YOUR TASKS:
**A)** Decide whether each statement below agrees with the essay excerpt on poetry and the garden. Answer yes or no for each, and quote the deciding words of the excerpt: (i) After returning to the house, the writer bought a new lawnmower. (ii) The rose bushes were planted inside the heart of rocks. (iii) The DuPlessis fragment poem dates from 1966.
**B)** Carry the essay excerpt on poetry and the garden forward from its last sentence, keeping its voice.
BEGIN EXTRACT TO READ
To launch the Poetry Shelf series, Airini Beautrais has contributed an excerpt from The Beautiful Afternoon, her new book of essays, a book that engages with life and difficulty, resolve and multiple fascinations, including poetry and reading, on so many levels.

From ‘Silent Worship’

In a 1966 ‘fragment’ poem, Rachael Blau DuPlessis writes:

I, Lady, you are my true love’s lady.
You stand in the middle of the room,
Sunlight streaming around you.
Sunlight takes hold of the seeds in you
And wets them.
I want to hold myself to you,
But you are myself. Can I?

In considering the coexistence of ‘I’ and ‘Lady’, DuPlessis asks questions about who is allowed to speak. In her essay ‘Manifests’, in which this fragment is quoted, she asks: ‘Am “I” forbidden to poetry by one – but one key – law of poetry, the cult of the idealized female?’ DuPlessis goes a step further into botanical imagery by incorporating ‘the seeds’, implying both ova and semen. Wetting one’s own seeds, holding oneself to oneself, could allude to masturbation, but more is going on here. If we can’t speak in poetry, the oldest literary language of the world, in what medium can we speak? If we can’t speak for ourselves, all we can be is spoken to, or spoken of.

Where do women go when we are no longer deemed physically attractive by dominant beauty standards? When our boobs droop and our waists thicken, our spines curve? Where do women go who have never been perceived as attractive? Who no longer want to be attractive, or have never wanted to be? Where do people beyond the gender binary, beyond heterosexuality go? The centring of heterosexual romance leaves out a lot of people and a lot of possibilities, pushed to the edges, the wilderness beyond the garden. In the literary canon, there are ghosts, whispers, occasional glimpses. In the gardens made by men, uncertain shapes glimmer underneath the trees, or flash briefly across the sun. Who was also, always there? Whose seeds were always planted?

One day, recently, I was talking to my science students about sand, how sand is a mixture of broken bits of shell, rocks, organic matter. Sand looks like it’s uniform if you hold it in your hand, but if you look at it under a microscope, you can see all the different parts. I thought about the William Blake poem ‘Auguries of Innocence’:

To see a World in a Grain of Sand
And a Heaven in a Wild Flower 
Hold Infinity in the palm of your hand 
And Eternity in an hour

After my separation, it took me some time and legal wranglings to get back into the house I had left. Once I returned, I had a sense that things that had happened there needed to be exorcised. There was a bad smell and a bad energy in the house. It was mostly empty of furnishings, and it hadn’t been cleaned in several months. The garden had not been tended. Anything motorised or stereotypically masculine had also gone, including the lawnmower and the weed-eater. I was on a tight budget and had a number of appliances to replace. I decided not to replace the mower or weed-eater. I would turn the entire lawn into garden. While a family court psychologist interviewed my children inside the house, I worked outside, moving rocks. Big lumps of shellrock had been piled into a large mound in the corner of the section by previous owners of the house. Now I was clearing this mound. The rocks were sharp to the touch, filled with the fragments of million-year-old shells. I wore gloves. One by one, I carried the rocks, placing them in the shape of a heart, in the centre of the front lawn. Later, I filled in the heart with cardboard and mulch, made other shapes around it. I lifted heavy chunks of broken concrete, set them in a circle, built a fire pit, surrounded it with river pebbles. I planted fruit trees. I made a pond, which sat green and murky in the corner. I hung wind-chimes in the trees. Gradually, the suburban lawn gave way to what felt like a magical space. For my thirty-fifth birthday, my seven-year-old enlisted the help of his grandmother to buy me six rose bushes. I planted them within the rocky heart.
END EXTRACT TO READ
BEGIN DATA TO EXAMINE
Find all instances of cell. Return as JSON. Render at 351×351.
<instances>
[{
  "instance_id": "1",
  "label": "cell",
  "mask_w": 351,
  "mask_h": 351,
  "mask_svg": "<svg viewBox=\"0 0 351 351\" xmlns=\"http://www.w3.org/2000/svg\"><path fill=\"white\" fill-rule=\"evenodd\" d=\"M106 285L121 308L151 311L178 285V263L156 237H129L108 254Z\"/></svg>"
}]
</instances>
END DATA TO EXAMINE
PER-TASK OUTPUTS:
**A)**
(i) No: "I decided not to replace the mower or weed-eater."
(ii) Yes: "I planted them within the rocky heart."
(iii) Yes: "In a 1966 ‘fragment’ poem, Rachael Blau DuPlessis writes"

**B)**
In 2022, a couple of days past the winter solstice, I walk around the lake. The first magnolia buds are opening on the same trees, revealing white petals. Looking at the trees, I remember the spring six years ago, when the sight of the flowers seemed synonymous with the emotional pain that physically ached inside my chest, and churned my guts, when I projected body dysmorphia and internalised misogyny and ageism onto an annual botanical event. Now, feeling no pain or heartbreak, I feel an immense sense of freedom. I am walking with no concerns other than walking. On the top path I pass two women in their sixties, with dyed hair and bright pink lipstick. We are strangers but we greet each other warmly. A trail of scent remains behind them. Pink camellias are bursting with flowers. Bees are working the stamens. The sun is out and I turn my face towards it, feel its warmth enter my skin. The spring belongs to no one, signifies nothing human. A tree is not a person: it comes into leaf, fruits and sets seed annually, following its own cyclical rhythms.

Turned away from the lecture on sexual economics
she goes down into the sexual garden, under its dark spread
and into its detail: ecstatically branching magnolia, tuberous
roots thrusting up huge leaves. Fuck the tulips in their damned
obedient rows. Stop. They’re finally opening their throats!
They have dark purple stars! They have stigma! They have style!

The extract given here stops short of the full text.